Skeptics note that Americans tend to limit their interactivity to their personal computers. When it comes to TV, they like to just watch.
Some cable and satellite TV services are expected to announce deployment of enhanced interactive TV services — using MetaTV technology — in key markets in the first quarter and wider deployment late in 2002 or early in 2003, Mr. Lev says. He declined to identify the providers, the markets or any other details.
Today, competitors Worldgate and SourceMedia are the only ones with announced trials, putting MetaTV at an initial disadvantage. However, MetaTV has three major cable TV providers as investors — Cox Communications Inc. and Comcast Corp. (two major cable TV providers in the U.S.); and Rogers Communications, a cable TV provider in Canada.
“You can’t bluff your investors about when the market is going to roll out when they are the customers also,” Mr. Lev says.
One industry observer thinks that type of investment support may serve MetaTV well.
“MetaTV needs to land some trials,” says Adi Kishore, an analyst with the Yankee Group, “but the company has some powerful investors and that should help.”
Comcast launched a trial of Worldgate’s interactive TV portal technology in Willow Grove, Pa., in November 2000. For an additional fee, Willow Grove users of Comcast digital cable can get e-mail and Internet access on their TVs. Another cable operator, Charter Communications, launched a similar trial of Digeo’s technology in Glendale in November 2001. The trial gives customers access to six “virtual” Internet channels of news, weather, shopping and other information.
Because they control 70 percent of U.S. homes, the cable companies are considered the most important target market for interactive TV. Several of MetaTV’s cable investors have already shown an aggressive commitment to the service. In addition to its trial of Worldgate’s technology, Comcast has also launched extensive trials of video-on-demand and high-definition TV.
Whenever it happens, the interactive TV sector’s takeoff has major implications for Silicon Valley. A diverse array of valley firms make software or hardware used in interactive TV systems including Moxi Digital Inc. (formerly Rearden Steel Technologies Inc.), Diva Systems Corp., of Redwood City; BEA Systems Inc., of San Jose; BigBand Networks Inc., of Fremont; Liberate Technologies, of San Carlos; and Sun Microsystems Inc., of Palo Alto. SONICBlue Inc., the maker of the ReplayTV program recording system, is in Santa Clara, and Tivo Inc., which makes digital video recorders, is based in Alviso.
MetaTV, founded in 1999, seeks to make interactive TV user-friendly by acknowledging the differences between TV watching and Web surfing, Mr. Lev says. People look at their computer screen from 14 inches away, but their TV set from 14 feet away, so TV Web page design has to be simpler, less cluttered and with larger link icons to different pages.

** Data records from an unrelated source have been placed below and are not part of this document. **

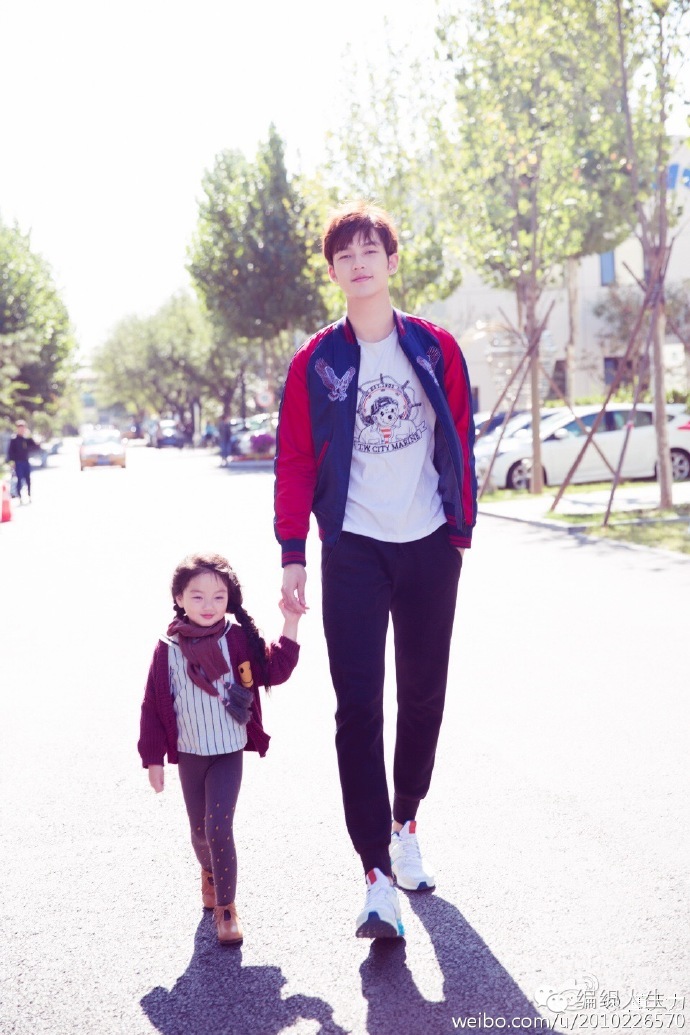 儿童毛衣怎么穿出时尚感,短款洋气小毛衣明星穿搭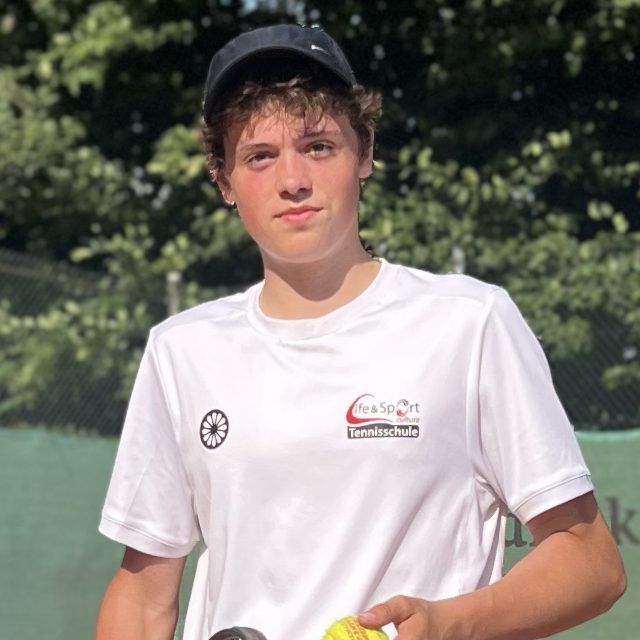 IMG_8646 square https://lesc-sport.de/location-teremeer/wp-content/uploads/2025/11/IMG_8646-square-640x640.jpg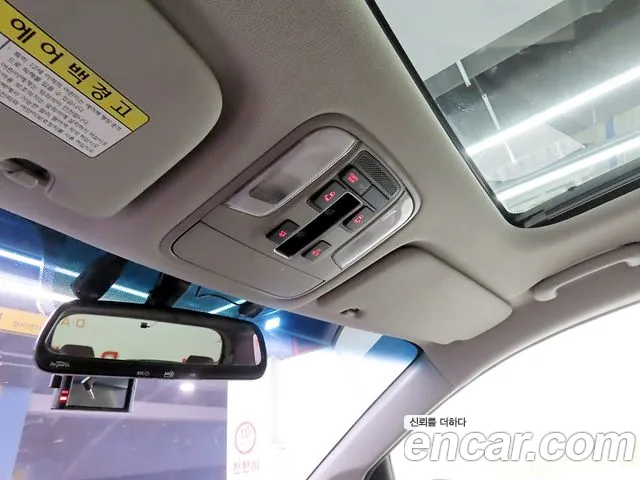 Kia Carnival 2014 thumb 6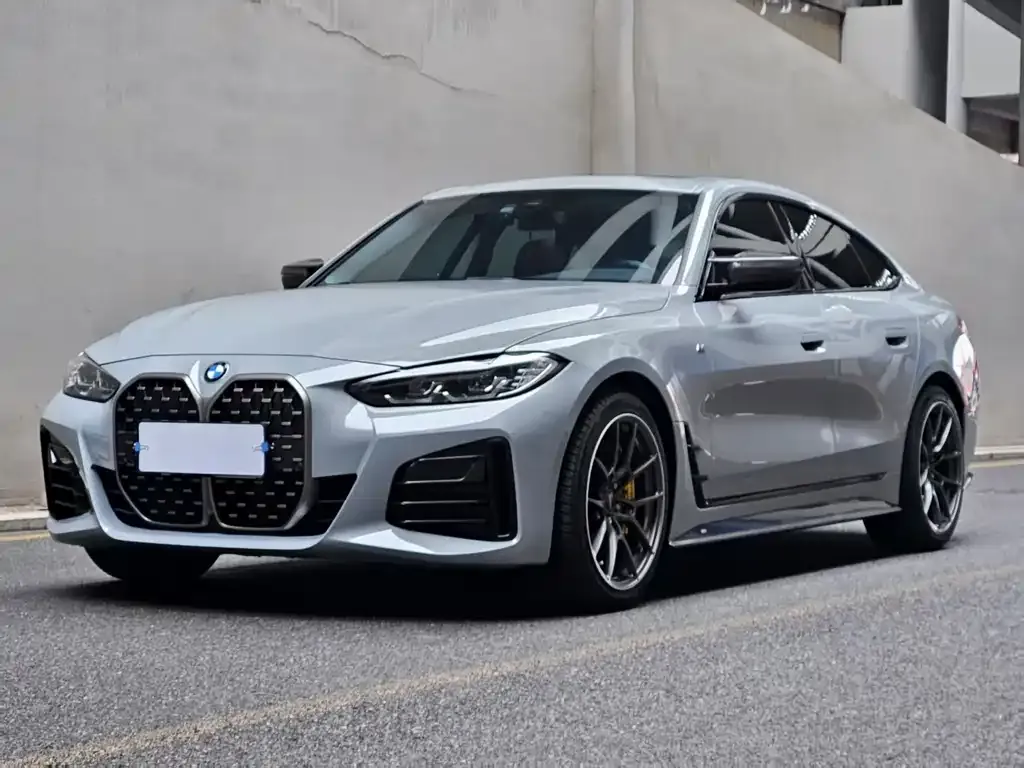 BMW 4 Series 2022 из CN, фото 1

Interactive TV also seeks to take advantage of the richer video possible on television compared with slow-moving, smeared video streaming on a PC.
One of MetaTV’s content partners is Ford Outfitters, the marketing campaign of Ford Motor Co., of Dearborn, Mich., for its line of sport-utility vehicles. A Web page created on MetaTV’s software platform allows a car shopper to get information on Ford SUVs and take a virtual test drive on TV, Mr. Lev says.
In another example, he says, a consumer can plan a Hawaiian vacation by seeing video of a Maui beach that is more robust than one still picture of a beach on a Web page.
“A lot of the things you see online are just text and graphics. Interactive TV becomes interesting when text and graphics and video are intermixed,” Mr. Lev says.